Из дневника Льва Горнунга: «11 января 1932. Встретил художника Леонида Евгеньевича Фейнберга на улице. Он затащил меня к себе, в свою квартиру на Маросейке. Оказалось, что у его старшего брата, Самуила Евгеньевича, музыканта, в гостях Борис Пастернак». Какая уж тут «теория шести рукопожатий», когда это мои родные дед и дядя! А Льва Владимировича Горнунга хорошо помню, он часто приходил в гости, уже на 3-ю Миусскую. Я его боялась: к тому времени он был слеп, и на месте глаз ярко белели страшные пятна…

Как велик соблазн цитировать страницами! В какой-то момент хочется бросить все рассуждения, кажущиеся такими неуклюжими…

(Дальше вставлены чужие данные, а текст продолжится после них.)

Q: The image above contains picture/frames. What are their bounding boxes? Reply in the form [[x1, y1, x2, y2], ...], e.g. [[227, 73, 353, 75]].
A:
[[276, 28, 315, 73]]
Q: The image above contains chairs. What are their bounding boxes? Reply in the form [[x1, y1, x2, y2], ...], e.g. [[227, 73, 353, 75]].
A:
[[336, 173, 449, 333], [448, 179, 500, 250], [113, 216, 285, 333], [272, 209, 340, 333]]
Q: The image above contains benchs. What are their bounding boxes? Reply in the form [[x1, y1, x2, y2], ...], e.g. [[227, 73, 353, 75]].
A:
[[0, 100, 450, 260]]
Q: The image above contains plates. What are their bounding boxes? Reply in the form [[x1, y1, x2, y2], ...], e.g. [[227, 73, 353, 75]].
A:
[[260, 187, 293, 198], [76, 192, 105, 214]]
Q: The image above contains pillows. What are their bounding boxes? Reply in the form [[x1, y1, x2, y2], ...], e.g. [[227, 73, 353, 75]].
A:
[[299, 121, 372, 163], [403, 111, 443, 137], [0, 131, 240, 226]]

«Охранная грамота» не вполне автобиография, уж наверняка не в первую очередь такова, Пастернак прямо говорит, что «не пишет своей биографии», а обращается к ней, когда «того требует чужая». Но этого мало. Далее следует обобщение: «Всей своей жизни поэт придает такой добровольно крутой наклон, что ее не может быть в биографической вертикали, где мы ждем ее встретить».

А если так, стало быть, о ней имеет смысл говорить как раз в плоскости искусства, его задач, его сути. Именно осмысление искусства, которое «интересуется не человеком, но образом человека», и составляет плоть «Охранной грамоты», которая в итоге убеждает читателя в том, что «Образ же человека, как оказывается, – больше человека».

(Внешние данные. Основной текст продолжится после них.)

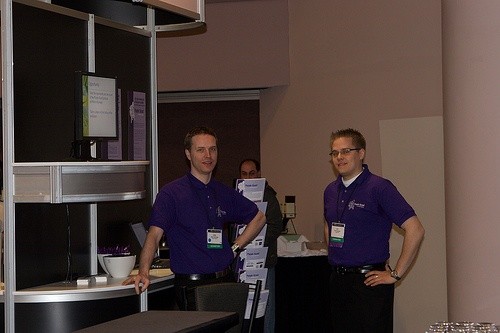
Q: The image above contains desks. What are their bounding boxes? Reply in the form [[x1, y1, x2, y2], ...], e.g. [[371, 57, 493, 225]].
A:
[[274, 249, 334, 333]]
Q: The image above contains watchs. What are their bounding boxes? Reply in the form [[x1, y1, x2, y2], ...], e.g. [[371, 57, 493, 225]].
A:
[[231, 243, 240, 258], [391, 270, 401, 281]]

Интересно, что вскоре после ее окончания Борис Пастернак признавался своему английскому переводчику Дж. Риви: «Эту книгу я писал не как одну из многих, а как единственную». Даже делая поправку на всегдашнее ощущение последней написанной книги как главной, нельзя не признать, что это его credo, своего рода манифест, цельное высказывание о смысле и сути творчества. И дальше в том же письме: «Я в этой книге не изображаю, а думаю и разговариваю. Я стараюсь в ней быть не интересным, а точным». Невероятно точен Пастернак всегда, а «не изображаю» почему-то звучит здесь несколько снисходительно, с извинительной интонацией. Есть в «Охранной грамоте» одно место, на которое обычно не обращают внимания, увлеченные, с одной стороны, автобиографическими откровениями, с другой – размышлениями о природе искусства. Это описание флигеля Златоустинского монастыря, где жили артели цветочников и был оптовый склад. Оно начинается словами «Вонючую галерею до потолка загромождали порожние плетушки в иностранных марках под звучными итальянскими штемпелями». Затем возникает «одуряющее благоуханье», «волна светлого запаха» и наконец «Этот запах что-то напоминал и ускользал, оставляя в дураках сознанье. Казалось, что представленье о земле, склоняющее их к ежегодному возвращенью, весенние месяцы составили по этому запаху, и родники греческих поверий о Деметре были где-то невдалеке». Пассаж, занимающий целую страницу, – лучшее «изображение» цветочного царства, какое есть в литературе.

В «Охранной грамоте» – что, на мой взгляд, поразительно – нет ключевого, как мне кажется, слова для раннего Пастернака – «искушение». Но зато оно артикулированно произнесено Андреем Белым, которым, как признавался Борис Пастернак в «Людях и положениях», он «бредил», в частности, в стихотворении «Искуситель».

Сажусь за стол… И полдень жуткий,И пожелтевший фолиантЗаложен бледной незабудкой;И корешок, и надпись: Кант.

Мне кажется, что та чаша весов, на которой лежит незабудка, утяжеленная авторской иронией, перевешивает фолиант. «…В отличье от науки, берущей природу в разрезе светового столба, искусство интересуется жизнью при прохожденьи сквозь нее луча силового»; «Я переживал изученье науки сильнее, чем это требуется предметом». Отсюда и «Прощай философия!..».

«Искушения» завершаются «разрывами» – «манит страсть к разрывам»: с музыкой, с философией, с литературным новаторством.